───── Data extract

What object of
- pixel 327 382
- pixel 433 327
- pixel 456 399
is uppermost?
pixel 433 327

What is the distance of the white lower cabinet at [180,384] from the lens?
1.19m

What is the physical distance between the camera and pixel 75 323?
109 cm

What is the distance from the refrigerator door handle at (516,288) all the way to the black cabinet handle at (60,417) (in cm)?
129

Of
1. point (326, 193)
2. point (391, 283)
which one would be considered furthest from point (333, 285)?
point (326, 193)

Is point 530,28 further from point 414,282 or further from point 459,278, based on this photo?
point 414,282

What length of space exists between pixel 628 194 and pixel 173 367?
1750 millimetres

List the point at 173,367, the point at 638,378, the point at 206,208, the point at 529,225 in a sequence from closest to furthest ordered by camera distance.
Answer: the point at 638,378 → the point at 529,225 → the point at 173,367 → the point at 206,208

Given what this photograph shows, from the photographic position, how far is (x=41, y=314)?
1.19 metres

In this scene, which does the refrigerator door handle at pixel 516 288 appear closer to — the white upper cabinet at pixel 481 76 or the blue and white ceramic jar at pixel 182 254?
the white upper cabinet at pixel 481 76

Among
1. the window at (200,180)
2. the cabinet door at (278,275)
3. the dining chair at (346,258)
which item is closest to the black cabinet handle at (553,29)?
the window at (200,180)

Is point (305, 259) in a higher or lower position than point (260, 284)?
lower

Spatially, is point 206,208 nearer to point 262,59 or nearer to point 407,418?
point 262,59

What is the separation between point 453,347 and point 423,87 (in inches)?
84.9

──────────

* Aim *
Convert every line of the records above into a numbered list, and leave out the blank lines.

* Solved problem *
1. What object of
2. - pixel 327 382
3. - pixel 433 327
4. - pixel 456 399
5. is uppermost?
6. pixel 433 327
7. What is the distance of the white lower cabinet at [180,384] from the lens?
8. 1.19m
9. What is the physical distance between the camera and pixel 75 323?
10. 109 cm
11. What is the distance from the refrigerator door handle at (516,288) all the way to the black cabinet handle at (60,417) (in cm)?
12. 129
13. Of
14. 1. point (326, 193)
15. 2. point (391, 283)
16. which one would be considered furthest from point (333, 285)?
17. point (326, 193)
18. Is point 530,28 further from point 414,282 or further from point 459,278, based on this photo?
19. point 414,282
20. What length of space exists between pixel 628 194 and pixel 173 367?
21. 1750 millimetres
22. List the point at 173,367, the point at 638,378, the point at 206,208, the point at 529,225 in a sequence from closest to furthest ordered by camera distance.
23. Answer: the point at 638,378 → the point at 529,225 → the point at 173,367 → the point at 206,208
24. Given what this photograph shows, from the photographic position, how far is (x=41, y=314)?
25. 1.19 metres
26. In this scene, which does the refrigerator door handle at pixel 516 288 appear closer to — the white upper cabinet at pixel 481 76 or the blue and white ceramic jar at pixel 182 254?
27. the white upper cabinet at pixel 481 76
28. Among
29. 1. the window at (200,180)
30. 2. the cabinet door at (278,275)
31. 3. the dining chair at (346,258)
32. which item is closest to the black cabinet handle at (553,29)?
33. the window at (200,180)
34. Is point (305, 259) in a higher or lower position than point (260, 284)?
35. lower
36. Spatially, is point 206,208 nearer to point 262,59 or nearer to point 407,418?
37. point 262,59
38. What is the separation between point 453,347 and point 423,87 (in inches)?
39. 84.9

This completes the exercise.